Cayley-Hamilton theorem on square matrices
There are many, many ways to prove the Cayley-Hamilton theorem, and many of them have something to offer in the way of simplicity, generality, or of providing insight into why such a result could be expected to hold in the first place. For instance the case of distinct eigenvalues you could prove can be seen to suffice, once one realises that $p_{A}(A)=0\in\mathrm{Mat}_n(\mathbf C)$ is just a (tremendously complicated) system of $n^2$ polynomial equations in the coefficients of $A$, each of which will hold everywhere once it holds on the dense subset of matrices with $n$ distinct eigenvalues.
Personally I find the following approach leads most naturally to the Cayley-Hamilton theorem, i.e., it emerges quite logically from general considerations that are anyway central to eigenvalue problems, rather than being a claim coming out of the blue.

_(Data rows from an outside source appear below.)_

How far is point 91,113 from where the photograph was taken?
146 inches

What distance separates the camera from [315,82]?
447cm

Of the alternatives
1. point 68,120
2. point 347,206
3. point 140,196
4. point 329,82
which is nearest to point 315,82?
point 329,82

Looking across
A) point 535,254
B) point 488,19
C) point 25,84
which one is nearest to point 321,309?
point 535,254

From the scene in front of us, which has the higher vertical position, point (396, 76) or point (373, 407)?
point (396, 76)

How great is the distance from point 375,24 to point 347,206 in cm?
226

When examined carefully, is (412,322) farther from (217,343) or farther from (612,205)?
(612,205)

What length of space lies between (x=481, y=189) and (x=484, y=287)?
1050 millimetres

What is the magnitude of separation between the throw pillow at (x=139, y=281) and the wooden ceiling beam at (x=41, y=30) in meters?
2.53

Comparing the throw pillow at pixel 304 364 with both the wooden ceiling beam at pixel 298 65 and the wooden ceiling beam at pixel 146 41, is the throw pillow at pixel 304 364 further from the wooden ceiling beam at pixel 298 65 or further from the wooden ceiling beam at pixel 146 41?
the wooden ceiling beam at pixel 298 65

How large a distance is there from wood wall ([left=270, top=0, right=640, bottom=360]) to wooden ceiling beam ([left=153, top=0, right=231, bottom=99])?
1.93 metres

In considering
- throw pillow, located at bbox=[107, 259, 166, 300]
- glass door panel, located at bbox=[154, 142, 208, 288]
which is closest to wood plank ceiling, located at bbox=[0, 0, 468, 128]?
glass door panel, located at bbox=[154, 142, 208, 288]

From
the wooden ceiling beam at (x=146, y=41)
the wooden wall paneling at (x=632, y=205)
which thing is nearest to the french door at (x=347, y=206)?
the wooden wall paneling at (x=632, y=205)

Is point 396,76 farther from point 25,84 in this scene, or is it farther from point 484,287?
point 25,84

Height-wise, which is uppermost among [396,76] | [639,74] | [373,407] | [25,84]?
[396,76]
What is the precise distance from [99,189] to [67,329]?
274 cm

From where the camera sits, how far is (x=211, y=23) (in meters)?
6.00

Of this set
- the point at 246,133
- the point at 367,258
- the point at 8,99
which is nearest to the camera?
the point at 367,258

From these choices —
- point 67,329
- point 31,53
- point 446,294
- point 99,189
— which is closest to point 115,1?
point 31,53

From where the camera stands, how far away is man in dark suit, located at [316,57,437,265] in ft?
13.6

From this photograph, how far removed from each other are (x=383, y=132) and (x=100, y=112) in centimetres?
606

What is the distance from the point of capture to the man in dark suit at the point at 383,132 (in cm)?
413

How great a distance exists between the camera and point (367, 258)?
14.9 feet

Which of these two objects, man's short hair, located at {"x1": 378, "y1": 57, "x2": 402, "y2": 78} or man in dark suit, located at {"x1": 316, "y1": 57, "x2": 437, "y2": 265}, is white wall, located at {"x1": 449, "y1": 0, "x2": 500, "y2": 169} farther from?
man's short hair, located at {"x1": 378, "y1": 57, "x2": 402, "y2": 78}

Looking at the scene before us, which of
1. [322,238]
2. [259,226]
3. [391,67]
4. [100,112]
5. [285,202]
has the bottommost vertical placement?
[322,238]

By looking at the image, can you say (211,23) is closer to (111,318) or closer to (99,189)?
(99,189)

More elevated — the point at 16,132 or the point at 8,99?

Certainly (by finite dimensionality of the matrix space) there exist nonzero polynomials $P$ with $P[A]=0$, and by a standard Euclidean division argument there is a polynomial $\mu_A$ such that this happens exactly when $P$ is a (polynomial) multiple of $\mu_A$, the minimal polynomial of $A$. An easy but crucial observation is $(*)$: for any polynomial $D$ dividing $\mu_A$, the minimal polynomial of the restriction of (the linear map defined by) $A$ to the subspace that is the image of $D[A]$ is given by $\mu_A/D$. To see this, for any polynomial$~Q$ the restriction of$~Q[A]$ to the image of $D[A]$ is zero if and only if $Q[A]\circ D[A]=(QD)[A]$ is zero on the whole space.
Every eigenvalue$~\lambda$ of$~A$ is a root of $\mu_A$, since applying $\mu_A(A)=0$ to an eigenvector multiplies it by $\mu_A(\lambda)$. From $(*)$ it follows that conversely every root$~\lambda$ of $\mu_A$ is eigenvalue of$~A$ (the polynomial $D=X-\lambda$ divides $\mu_A$, so $D(A)=A-\lambda I$ is not surjective, as the restriction of$~A$ to its image has minimal polynomial $\mu_A/D\neq\mu_A$). If $m$ is the multiplicity if $X-\lambda$ as (irreducible) factor of $\mu_A$, then the kernel of $(A-\lambda I_n)^m$ is by definition the characteristic subspace (or generalised eigenspace) for$~\lambda$ of$~A$. The restriction of$~A$ to the image of $(A-\lambda I_n)^m$ has no eigenvalue $\lambda$ (its minimal polynomial $\mu_A/(X-\lambda)^m$ has no root$~\lambda$), so forms a direct sum with the characteristic subspace for $\lambda$; by the rank-nullity theorem they form a direct sum decomposition of the whole space. By induction on the number of eigenvalues, the space then decomposes as direct sum of characteristic subspaces, provided $\mu_A$ splits into linear factors, as certainly happens over an algebraically closed fields like the complex numbers.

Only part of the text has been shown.